Inspired by conspiracy theories, metaphysics and everyday labor pains, Constant Energy Struggles contains lyrical exercises like the Tech N9ne-featured “Juice,” a masterful homage to Rakim’s classic “Juice (Know the Ledge)” and the four-bar patty cake “When Worlds Collide” which finds Godemis being “too fly” before crash-landing and “looking for the black box, FBI search methods/Soul of Saddam, I’m the motherfuckin’ bomb/ Check it: inspiration of Hitler/ Bruce Lee’s work ethic” before Ubiquitous picks up with “Sun Tzu, manifest a Dalai Lama mindstate/Hijack a G6, trippin’ tryna fly straight.”

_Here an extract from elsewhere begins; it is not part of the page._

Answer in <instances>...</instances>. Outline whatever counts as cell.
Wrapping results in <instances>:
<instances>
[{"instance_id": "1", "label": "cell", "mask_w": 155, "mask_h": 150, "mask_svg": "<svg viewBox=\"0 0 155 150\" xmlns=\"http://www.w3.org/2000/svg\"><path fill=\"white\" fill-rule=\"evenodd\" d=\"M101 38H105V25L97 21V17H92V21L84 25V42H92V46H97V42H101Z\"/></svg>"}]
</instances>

Produced by longtime collaborators Info Gates and Leonard Dstroy as well as Strange music’s go-to beatmaster, Michael “Seven” Summers and others, Constant Energy Struggles is a well-rounded affair, both musically and topically. The slow blues-rock of “Smoke” and the slight psychedelia of “Confession” address the issues of balance, strife and love within romantic relationships. “Wall E” speaks on the destruction of the Earth: “People pretend like the shit they using just disappears/As if it doesn’t accumulate every fiscal year/ Shit don’t evaporate, vanish without a trace/ There’s a island made of trash, you can spot it from outer space,” raps Godemis.
Closer to home are tracks like the rejoiceful “Shake It Up,” the introspective “Perception” and the menacing “Fuck Me on the Dough”—songs which deal with the ups and downs of blossoming fame: the delight of success, the expectations of fans, the shadiness of promoters. “Constant Energy Struggles comes from real life experiences,” confesses Ubiquitous. “Everything I’m talking about is stuff that actually happened to me in the past or recently.” Nowhere is this more apparent than in the opening number, “Lotus” where Godemis notes that they “came a hell of a way from battling squads, murdering features” and admits that “they might’ve been local forever had Tech not swooped them.”
But Tech N9ne did swoop them. And Constant Energy Struggles signals that Ces Cru is just beginning.